> [Excerpt]
☆ ☆ ☆ ☆ ☆

Because a hungry mama is an irritated mama. And an irritated mama makes a home not so peaceful to be in.

6. Always make your home peaceful.

This can look like diffusing oils, playing soft worship music, or changing your lightbulbs to amber lights.

Always try to set a peaceful environment (preferably centered in the Holy Spirit.) That way you will remain peaceful in the ups and downs of this transition too.

7. Set responsibilities for your kids.

Allow your littles to have age appropriate responsibilities every day.

For us right now this looks like picking up toys, putting away their laundry, brushing their teeth, and helping with a chore.

It gives them a purpose in the household while also helping them feel needed during a transition like adding a new sibling to the family.

8. Lean on the Lord.

I can’t stress this last point enough. This season of transition from one to two is hard.

☆ ☆ ☆ ☆ ☆

> [What you will do]
- a) Decide whether each statement agrees with the tips on adjusting from one child to two: (i) changing lightbulbs to amber lights is offered as a way to make a home peaceful; (ii) every child should be given the same responsibilities regardless of age; (iii) the move from one child to two is described as an easy season. Answer yes or no for each and quote the words of the tips that decide it.
- b) Carry on the tips on adjusting from one child to two, starting after their final sentence.
The listing that follows has no connection to the text on adjusting from one child to two.

> [Dataset section]
☆ ☆ ☆ ☆ ☆

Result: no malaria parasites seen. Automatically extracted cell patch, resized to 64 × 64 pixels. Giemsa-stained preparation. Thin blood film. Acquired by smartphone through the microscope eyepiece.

☆ ☆ ☆ ☆ ☆

> [Results in order]
- a)
(i) Yes: "changing your lightbulbs to amber lights."
(ii) No: "Allow your littles to have age appropriate responsibilities every day."
(iii) No: "This season of transition from one to two is hard."

- b)
To be truthful going from one to two kids wiped me out in the beginning. But I am honestly so thankful for that experience because it brought me closer to the Lord and made me more of who He wants me to be.

I rely more on Him now than at the beginning of being a mother. And because of that it is so much easier to mother wisely and peacefully.

So lean on Him. He will get you through this transition.

Those are my tips to help you smoothly transition from one to two kids (or two to three!)

If you are a seasoned mama what would you add? What helped you in your transition the most?